Financial Fair Play basics
So what is Financial Fair Play (“FFP”)? In simplest terms, it is a means to regulate clubs that qualify for European competitions to not spend beyond their means. FFP was established by UEFA to make sure that football clubs were not spending more than they earned and, in doing so, prevent clubs from falling into financial troubles that may endanger their long-term survival. FFP forces clubs to balance football-related expenditures, transfers, and wages, with television and ticket income, plus revenues raised by their commercial departments. Money spent on stadiums, training facilities, youth development or community projects is exempt from the calculation. In addition, FFP permits losses of up to 30 million euros, so long as the Club is able to cover the loss via other means. Michel Platini, former UEFA President, said “fifty percent of clubs are losing money. We needed to stop this downward spiral.”
FFP comes in two forms: the first is UEFA FFP, which is at issue here, and the second is the Premier League FFP, which closely mirrors that of UEFA. Under the Premier League FFP, a club can lose between 15 and 105 million euros, so long as it is guaranteed by clubs’ owners to be covered.
Punishments for non-compliance can be severe. Current FFP rules allow for eight separate punishments to be taken against a club. Those punishments are as follows, and are ranked in ascending order of severity:
- Reprimand / Warning
- Fines
- Points deduction
- Withholding of revenue from a UEFA competition
- Prohibition to register new players for UEFA competitions
- Restrictions on how many players a club can register for UEFA competitions
- Disqualification from a competition in progress
- Exclusion from future competitions
Impact of wealthy owners on FFP
Many of the top European clubs are owned by massive companies and wealthy owners. Liverpool F.C. is owned by Fenway Sports Group, Manchester United is owned by Malcom Glazer. As a result of these wealthy owners, the clubs have been able to spend more than they earn, thus navigating around FFP. According to UEFA, if a club owner has injected money into the club through a sponsorship deal with a company they are related to, UEFA will investigate and, should the situation permit, adapt the calculations of the break-even result for the revenues to the level that is appropriate (‘fair value’) and consistent with market prices.
Turning back to Manchester City, which is owned by Sheik Mansour, over $1 billion has been spent on player purchase, drawing criticism from other clubs and UEFA. This is the exact purpose of FFP. It is specifically designed to stop clubs’ wealthy owners from pumping their own money into the club to cover for the losses.

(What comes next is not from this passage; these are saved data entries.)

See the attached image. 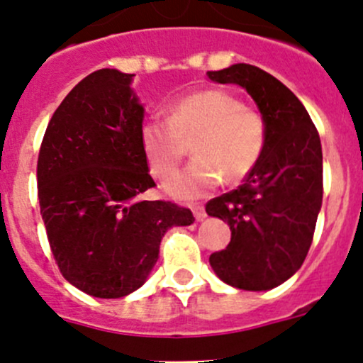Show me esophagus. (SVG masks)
Masks as SVG:
<instances>
[{"mask_svg":"<svg viewBox=\"0 0 363 363\" xmlns=\"http://www.w3.org/2000/svg\"><path fill=\"white\" fill-rule=\"evenodd\" d=\"M193 214H195L196 221H203V219L207 218V212H205L203 205H200V203L193 205Z\"/></svg>","mask_w":363,"mask_h":363,"instance_id":"34e87169","label":"esophagus"}]
</instances>
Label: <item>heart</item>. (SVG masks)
Returning a JSON list of instances; mask_svg holds the SVG:
<instances>
[{"label":"heart","instance_id":"obj_1","mask_svg":"<svg viewBox=\"0 0 363 363\" xmlns=\"http://www.w3.org/2000/svg\"><path fill=\"white\" fill-rule=\"evenodd\" d=\"M191 141L195 160L163 184L175 200L203 196L221 177L226 182L247 177L265 151L267 124L235 94L205 89L172 104L168 119L149 117L140 128L142 151L158 177L181 163Z\"/></svg>","mask_w":363,"mask_h":363}]
</instances>
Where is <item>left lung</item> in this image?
<instances>
[{"label":"left lung","mask_w":363,"mask_h":363,"mask_svg":"<svg viewBox=\"0 0 363 363\" xmlns=\"http://www.w3.org/2000/svg\"><path fill=\"white\" fill-rule=\"evenodd\" d=\"M207 75L244 87L267 124L265 151L244 184L205 205L232 230L208 262L230 286L272 290L302 267L313 242L323 200L320 135L298 98L262 68L239 63Z\"/></svg>","instance_id":"8db88e82"}]
</instances>
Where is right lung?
<instances>
[{
    "label": "right lung",
    "mask_w": 363,
    "mask_h": 363,
    "mask_svg": "<svg viewBox=\"0 0 363 363\" xmlns=\"http://www.w3.org/2000/svg\"><path fill=\"white\" fill-rule=\"evenodd\" d=\"M133 73L104 68L67 94L40 147V214L61 274L98 298H121L145 283L172 226L191 211L140 200L155 188L140 144L144 107Z\"/></svg>",
    "instance_id": "add662e5"
}]
</instances>
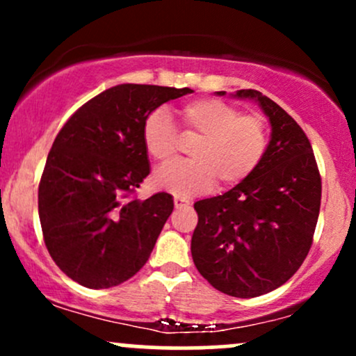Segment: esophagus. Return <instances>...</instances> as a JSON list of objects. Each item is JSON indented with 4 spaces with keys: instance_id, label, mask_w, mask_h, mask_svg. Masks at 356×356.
I'll return each instance as SVG.
<instances>
[{
    "instance_id": "esophagus-1",
    "label": "esophagus",
    "mask_w": 356,
    "mask_h": 356,
    "mask_svg": "<svg viewBox=\"0 0 356 356\" xmlns=\"http://www.w3.org/2000/svg\"><path fill=\"white\" fill-rule=\"evenodd\" d=\"M174 206H175V209H182V207L191 206V201H189V199H184V197H175L174 199Z\"/></svg>"
}]
</instances>
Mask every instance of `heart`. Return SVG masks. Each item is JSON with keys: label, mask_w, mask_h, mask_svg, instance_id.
Returning a JSON list of instances; mask_svg holds the SVG:
<instances>
[{"label": "heart", "mask_w": 356, "mask_h": 356, "mask_svg": "<svg viewBox=\"0 0 356 356\" xmlns=\"http://www.w3.org/2000/svg\"><path fill=\"white\" fill-rule=\"evenodd\" d=\"M179 122L186 134L197 137L189 162L159 169L155 187L177 195L207 192L218 179L222 187L243 182L261 164L268 149L266 124L257 115H241L232 105L216 99H199L179 108ZM142 140L150 157L165 164L175 154L177 130L164 108H155L144 120Z\"/></svg>", "instance_id": "1"}]
</instances>
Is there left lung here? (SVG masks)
Masks as SVG:
<instances>
[{
	"mask_svg": "<svg viewBox=\"0 0 356 356\" xmlns=\"http://www.w3.org/2000/svg\"><path fill=\"white\" fill-rule=\"evenodd\" d=\"M232 97L256 102L268 117V149L248 179L194 204L199 222L191 252L216 289L254 298L284 284L308 256L321 179L312 144L295 118L257 90H238Z\"/></svg>",
	"mask_w": 356,
	"mask_h": 356,
	"instance_id": "left-lung-1",
	"label": "left lung"
}]
</instances>
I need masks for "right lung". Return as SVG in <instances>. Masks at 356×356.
<instances>
[{
  "label": "right lung",
  "mask_w": 356,
  "mask_h": 356,
  "mask_svg": "<svg viewBox=\"0 0 356 356\" xmlns=\"http://www.w3.org/2000/svg\"><path fill=\"white\" fill-rule=\"evenodd\" d=\"M191 88L122 83L81 105L60 130L38 187L48 252L61 271L92 289L112 288L149 259L174 199L130 194L150 172L142 127Z\"/></svg>",
  "instance_id": "add662e5"
}]
</instances>
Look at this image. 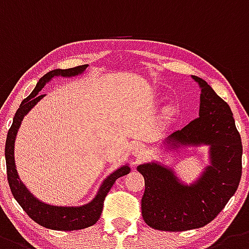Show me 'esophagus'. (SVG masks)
<instances>
[{
    "label": "esophagus",
    "instance_id": "1",
    "mask_svg": "<svg viewBox=\"0 0 249 249\" xmlns=\"http://www.w3.org/2000/svg\"><path fill=\"white\" fill-rule=\"evenodd\" d=\"M133 154H134V158H135V161L140 160V159L142 158V156H144V154H145V146H144V145H136V146L134 147Z\"/></svg>",
    "mask_w": 249,
    "mask_h": 249
}]
</instances>
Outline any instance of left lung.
I'll list each match as a JSON object with an SVG mask.
<instances>
[{
    "mask_svg": "<svg viewBox=\"0 0 249 249\" xmlns=\"http://www.w3.org/2000/svg\"><path fill=\"white\" fill-rule=\"evenodd\" d=\"M200 116L167 139L172 145H208L211 166L191 186L178 182L172 170L156 162L139 165L145 178L141 213L151 228L180 232L216 218L237 191L242 176V140L230 105L201 78Z\"/></svg>",
    "mask_w": 249,
    "mask_h": 249,
    "instance_id": "left-lung-1",
    "label": "left lung"
}]
</instances>
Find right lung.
<instances>
[{"label": "right lung", "instance_id": "add662e5", "mask_svg": "<svg viewBox=\"0 0 249 249\" xmlns=\"http://www.w3.org/2000/svg\"><path fill=\"white\" fill-rule=\"evenodd\" d=\"M88 66L84 64V66H78L69 69H55V71H49L46 75H43L39 79V82L37 83L35 90L26 99H23V102L19 105V108L16 111L13 123L11 125L10 130H8L7 139H6L4 156H6L7 180L11 192H12L16 201L23 208L24 212L35 222H37L38 225L43 226L46 228H51V230L75 231L95 225L103 212L105 197H107L108 192L113 187L114 182L119 178L130 172V167L125 165V166L114 171L111 175H109L108 178L104 180L103 185L100 186L95 198L91 202L87 203L84 206H80V207H60V206H51L41 202L36 197H33L30 194V191L26 189V186H23V183L18 180L13 152H15L16 135H17V131H18V127L21 125V122L23 120L24 115L44 97V94H41L39 91L46 86L47 82H49L52 78L58 77V75H62V77H74V75L80 74Z\"/></svg>", "mask_w": 249, "mask_h": 249}]
</instances>
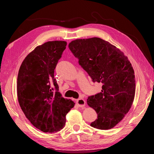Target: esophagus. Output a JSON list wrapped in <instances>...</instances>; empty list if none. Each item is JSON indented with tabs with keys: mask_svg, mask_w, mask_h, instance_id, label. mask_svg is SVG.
Wrapping results in <instances>:
<instances>
[{
	"mask_svg": "<svg viewBox=\"0 0 154 154\" xmlns=\"http://www.w3.org/2000/svg\"><path fill=\"white\" fill-rule=\"evenodd\" d=\"M76 103L80 107H83L85 105V101L82 98L78 99L76 100Z\"/></svg>",
	"mask_w": 154,
	"mask_h": 154,
	"instance_id": "esophagus-1",
	"label": "esophagus"
}]
</instances>
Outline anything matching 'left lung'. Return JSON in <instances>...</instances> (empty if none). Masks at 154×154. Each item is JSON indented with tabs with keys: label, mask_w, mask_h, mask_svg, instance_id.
I'll return each mask as SVG.
<instances>
[{
	"label": "left lung",
	"mask_w": 154,
	"mask_h": 154,
	"mask_svg": "<svg viewBox=\"0 0 154 154\" xmlns=\"http://www.w3.org/2000/svg\"><path fill=\"white\" fill-rule=\"evenodd\" d=\"M69 48L92 82L103 84L101 92L87 99V104L97 114L91 126L100 130L112 128L128 113L134 101L136 80L132 64L119 49L96 37L73 40Z\"/></svg>",
	"instance_id": "1"
}]
</instances>
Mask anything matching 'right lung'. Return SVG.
<instances>
[{"instance_id": "obj_1", "label": "right lung", "mask_w": 154, "mask_h": 154, "mask_svg": "<svg viewBox=\"0 0 154 154\" xmlns=\"http://www.w3.org/2000/svg\"><path fill=\"white\" fill-rule=\"evenodd\" d=\"M65 41H51L37 46L22 62L17 78L18 103L26 117L44 132L60 131L74 105L58 91L54 69L66 49Z\"/></svg>"}]
</instances>
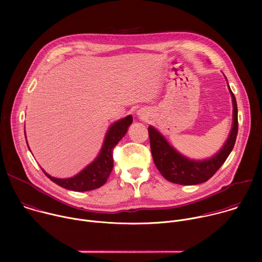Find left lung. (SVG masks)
Masks as SVG:
<instances>
[{
  "label": "left lung",
  "instance_id": "obj_1",
  "mask_svg": "<svg viewBox=\"0 0 262 262\" xmlns=\"http://www.w3.org/2000/svg\"><path fill=\"white\" fill-rule=\"evenodd\" d=\"M229 90L233 101L232 129L228 140L221 149V151L209 160L202 162L188 160L179 155L174 148H172L156 128L152 126L148 127L154 162L158 170L168 181L183 185L202 183L207 181L225 163L234 147L238 130L236 99L230 87Z\"/></svg>",
  "mask_w": 262,
  "mask_h": 262
}]
</instances>
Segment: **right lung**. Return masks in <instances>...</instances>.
Segmentation results:
<instances>
[{
    "mask_svg": "<svg viewBox=\"0 0 262 262\" xmlns=\"http://www.w3.org/2000/svg\"><path fill=\"white\" fill-rule=\"evenodd\" d=\"M133 122V117L127 116L112 125L105 136L101 151L96 160L85 168L78 175L67 179H59L45 174L56 184L74 192H86L100 188L103 185L113 169V150L118 142L126 134L128 126Z\"/></svg>",
    "mask_w": 262,
    "mask_h": 262,
    "instance_id": "obj_1",
    "label": "right lung"
}]
</instances>
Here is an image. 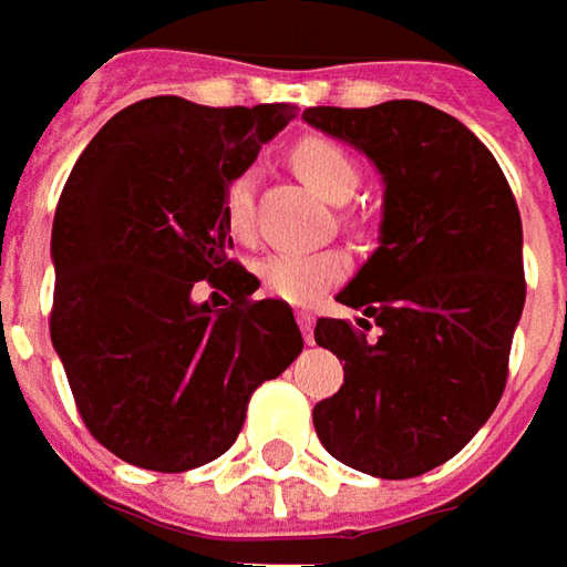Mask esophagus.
<instances>
[{
    "label": "esophagus",
    "instance_id": "1",
    "mask_svg": "<svg viewBox=\"0 0 567 567\" xmlns=\"http://www.w3.org/2000/svg\"><path fill=\"white\" fill-rule=\"evenodd\" d=\"M296 321H299V328H302V334H306V340L312 343V331H316V316L312 312H296Z\"/></svg>",
    "mask_w": 567,
    "mask_h": 567
}]
</instances>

What is the Future of FFP and the Manchester City Ban?
This ban brings a major threat to the future of the Manchester City organization. The manager, Pep Guardiola, has a contract that expires at the end of this season and may leave now knowing that he will be unable to compete on the biggest stage for club football. There is also a possibility that some players will leave the club as well, as the lack of a possibility of playing may force them to take their talents elsewhere. However, this is all speculative. The ban does not take effect until next season, and is subject to reversal by an impartial court. If nothing else, the fact that UEFA were willing to not only reprimand Manchester City, but remove them from competition, sends a big message to the world of football that they are taking these kinds of violations seriously. This would set a new precedent, and, in doing so, shift the powers of European football in the next few years.